As we develop a new waterfront, we must also pay homage to those that were here before us, the native communities that made this land what it is today, and ensure that we celebrate their presence, their rich history, and culture in our expanded placemaking vision. We must be inclusive; we must repair broken ties; and we must respect the past as we look to the future.
Removal of the viaduct represents the city taking responsibility for one of the largest community liabilities in the current built environment and public realm. Alongside the ferry terminal rebuild and the Pike Place MarketFront expansion, the viaduct removal has provided an opportunity for multiple agencies to work together to proactively address the replacement and upgrade of major physical infrastructure and physical plant projects, turning the liabilities into assets.
We have a new sea wall, and with it, a restored ecosystem that runs along that waterfront edge. We are rebuilding piers 62 and 63 to provide a much-missed public outdoor space for large community gatherings and cultural space for the city.
We now have the new asset of the Pike Place MarketFront resulting in 300 new parking spaces, 10,000 square feet of retail space, the new public outdoor space and day-stall facility. And we have the asset of the Overlook Walk to look forward to when the viaduct disappears, making way for the tree-lined boulevard that will support not only a Department of Transportation need, but also a pedestrian and biking thoroughfare through the waterfront park.
Perhaps our greatest potential lies in the envisioned future of the waterfront as an instigator for social change.
With the Third Avenue visioning sessions underway, the Downtown Seattle Association provides a good example of how public-private partnerships can provide guidance for private land, building and business owners to make investments that run parallel to public infrastructure planning. This needs to be an integral part of the equation for a vibrant community.

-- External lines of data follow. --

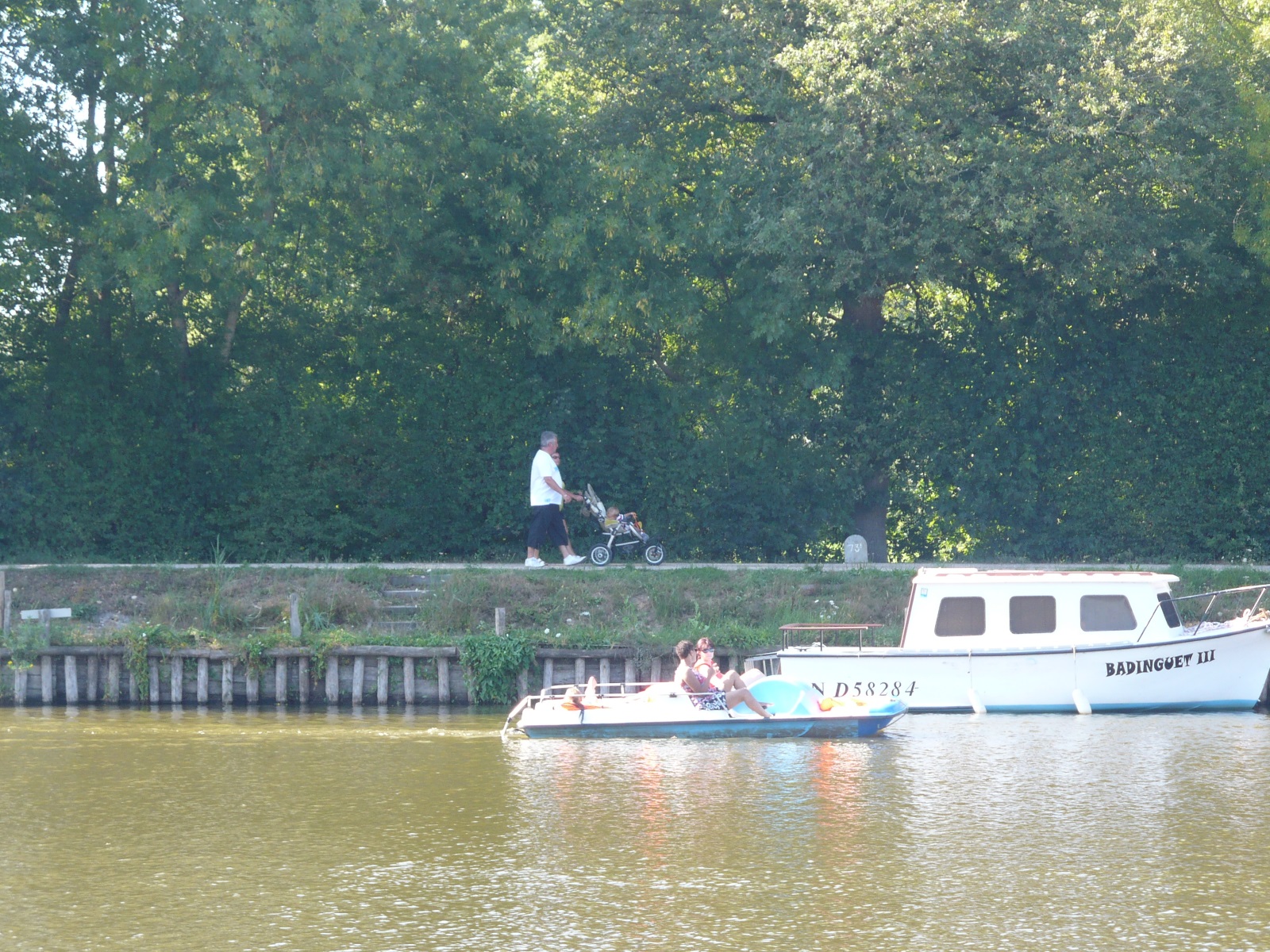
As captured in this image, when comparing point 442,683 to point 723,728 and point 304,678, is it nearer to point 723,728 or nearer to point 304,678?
point 304,678

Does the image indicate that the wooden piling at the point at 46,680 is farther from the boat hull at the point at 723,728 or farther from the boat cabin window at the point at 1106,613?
the boat cabin window at the point at 1106,613

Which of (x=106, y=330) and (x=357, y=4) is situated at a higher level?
(x=357, y=4)

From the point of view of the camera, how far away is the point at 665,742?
762 inches

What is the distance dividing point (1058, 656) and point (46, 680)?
1426cm

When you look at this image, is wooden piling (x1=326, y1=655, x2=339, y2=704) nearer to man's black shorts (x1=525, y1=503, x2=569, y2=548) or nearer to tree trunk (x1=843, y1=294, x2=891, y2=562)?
man's black shorts (x1=525, y1=503, x2=569, y2=548)

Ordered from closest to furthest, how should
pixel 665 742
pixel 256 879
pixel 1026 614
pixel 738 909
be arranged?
pixel 738 909
pixel 256 879
pixel 665 742
pixel 1026 614

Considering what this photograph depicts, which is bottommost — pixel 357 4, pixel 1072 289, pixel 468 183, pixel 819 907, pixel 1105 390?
pixel 819 907

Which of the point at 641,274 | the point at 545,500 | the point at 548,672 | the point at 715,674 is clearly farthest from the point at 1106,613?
the point at 641,274

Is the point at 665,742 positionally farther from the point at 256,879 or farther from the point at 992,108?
the point at 992,108

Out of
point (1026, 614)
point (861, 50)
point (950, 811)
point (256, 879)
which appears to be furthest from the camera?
point (861, 50)

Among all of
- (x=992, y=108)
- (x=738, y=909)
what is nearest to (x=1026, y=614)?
(x=992, y=108)

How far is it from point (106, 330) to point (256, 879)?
1754cm

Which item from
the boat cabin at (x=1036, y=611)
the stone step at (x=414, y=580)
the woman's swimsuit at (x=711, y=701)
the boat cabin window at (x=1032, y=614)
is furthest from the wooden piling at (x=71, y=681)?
the boat cabin window at (x=1032, y=614)

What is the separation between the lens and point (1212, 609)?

Alongside public infrastructure and private investment, we must commit to new and expanded ways of making social service investments. An example of the reimagined waterfront from the Pike Place Market is the drop-in resource center on the southeast corner of the MarketFront project, The Market Commons. Whether someone is a visitor to the city or from a marginalized population looking for resources, The Market Commons is a place to come, get information, enjoy a cup of coffee, and when you walk out, find yourself in a better position than when you came in.
Moving forward, we need to consider this commitment to social betterment by leveraging both public and private investment dollars so that the investment made by an affluent community also has a plausible impact on the communities-in-need. Beyond rhetoric, it requires conscious and active commitment and investment to that end.

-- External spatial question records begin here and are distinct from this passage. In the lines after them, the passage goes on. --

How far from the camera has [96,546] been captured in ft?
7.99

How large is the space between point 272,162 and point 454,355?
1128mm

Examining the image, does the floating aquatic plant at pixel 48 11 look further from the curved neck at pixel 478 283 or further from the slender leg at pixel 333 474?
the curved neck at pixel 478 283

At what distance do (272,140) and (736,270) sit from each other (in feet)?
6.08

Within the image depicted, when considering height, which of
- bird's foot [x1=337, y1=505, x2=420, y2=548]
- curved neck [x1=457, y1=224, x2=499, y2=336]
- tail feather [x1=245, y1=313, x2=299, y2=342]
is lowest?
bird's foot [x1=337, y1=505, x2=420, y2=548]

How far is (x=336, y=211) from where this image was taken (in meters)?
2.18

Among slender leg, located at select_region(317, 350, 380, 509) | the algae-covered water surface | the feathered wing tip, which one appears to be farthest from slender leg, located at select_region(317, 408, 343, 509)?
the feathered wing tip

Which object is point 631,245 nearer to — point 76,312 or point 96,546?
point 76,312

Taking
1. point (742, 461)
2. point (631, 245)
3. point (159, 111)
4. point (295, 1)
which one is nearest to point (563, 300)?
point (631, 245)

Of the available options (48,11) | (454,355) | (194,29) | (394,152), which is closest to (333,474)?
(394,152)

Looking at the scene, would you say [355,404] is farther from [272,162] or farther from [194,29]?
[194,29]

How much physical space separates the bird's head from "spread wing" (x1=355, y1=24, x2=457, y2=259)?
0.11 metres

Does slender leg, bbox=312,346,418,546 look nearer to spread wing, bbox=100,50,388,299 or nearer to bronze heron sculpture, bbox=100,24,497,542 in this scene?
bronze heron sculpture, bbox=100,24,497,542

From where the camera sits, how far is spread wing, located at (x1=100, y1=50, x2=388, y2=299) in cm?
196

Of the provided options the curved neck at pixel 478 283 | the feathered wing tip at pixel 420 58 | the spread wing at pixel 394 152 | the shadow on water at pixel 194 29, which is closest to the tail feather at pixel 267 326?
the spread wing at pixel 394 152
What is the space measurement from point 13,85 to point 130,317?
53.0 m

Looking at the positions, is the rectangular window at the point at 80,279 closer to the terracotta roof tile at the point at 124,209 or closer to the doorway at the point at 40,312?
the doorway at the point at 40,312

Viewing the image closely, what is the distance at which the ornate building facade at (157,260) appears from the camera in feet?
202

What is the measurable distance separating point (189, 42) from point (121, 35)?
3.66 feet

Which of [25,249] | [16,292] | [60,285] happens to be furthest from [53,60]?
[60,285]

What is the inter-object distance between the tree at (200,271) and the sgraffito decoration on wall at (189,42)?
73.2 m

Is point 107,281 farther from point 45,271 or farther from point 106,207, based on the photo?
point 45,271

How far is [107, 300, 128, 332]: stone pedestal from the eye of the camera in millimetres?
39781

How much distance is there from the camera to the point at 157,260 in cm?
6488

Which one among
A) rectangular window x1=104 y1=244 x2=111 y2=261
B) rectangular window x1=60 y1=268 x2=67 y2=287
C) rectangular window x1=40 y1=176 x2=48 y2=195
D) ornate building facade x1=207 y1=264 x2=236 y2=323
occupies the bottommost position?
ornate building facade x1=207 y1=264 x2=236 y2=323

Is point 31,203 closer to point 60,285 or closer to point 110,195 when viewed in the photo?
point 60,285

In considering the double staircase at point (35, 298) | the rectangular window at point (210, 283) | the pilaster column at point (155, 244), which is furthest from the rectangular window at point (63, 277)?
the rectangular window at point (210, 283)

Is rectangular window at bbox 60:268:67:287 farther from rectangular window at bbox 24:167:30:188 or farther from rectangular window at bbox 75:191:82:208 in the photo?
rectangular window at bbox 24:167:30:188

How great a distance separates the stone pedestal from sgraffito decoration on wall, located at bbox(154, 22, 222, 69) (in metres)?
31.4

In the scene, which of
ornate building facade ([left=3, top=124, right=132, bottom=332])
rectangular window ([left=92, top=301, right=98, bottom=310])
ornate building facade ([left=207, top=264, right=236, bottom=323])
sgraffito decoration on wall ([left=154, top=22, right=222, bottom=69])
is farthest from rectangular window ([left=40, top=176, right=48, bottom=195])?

The city will need to continue to engage the private development community, working with property and business owners as they make their own investments in response to the transformation of the public realm. Retail storefronts, pedestrian landscapes and office buildings that line the new waterfront all need to offer the same level of vibrancy as the revitalized public right of way.
We are off to a strong, collaborative start, gathering the voices of many perspectives all bringing us to the brink of positive changes. This is a moment that will define who we are in our own cityscape, as well as how we are seen from beyond as leaders who not only believe in social betterment but know how to make it happen. It’s go time.
Rico Quirindongo, AIA, principal at DLR Group, leads the Northwest civic practice. He also chairs the Pike Place Market Preservation and Development Authority.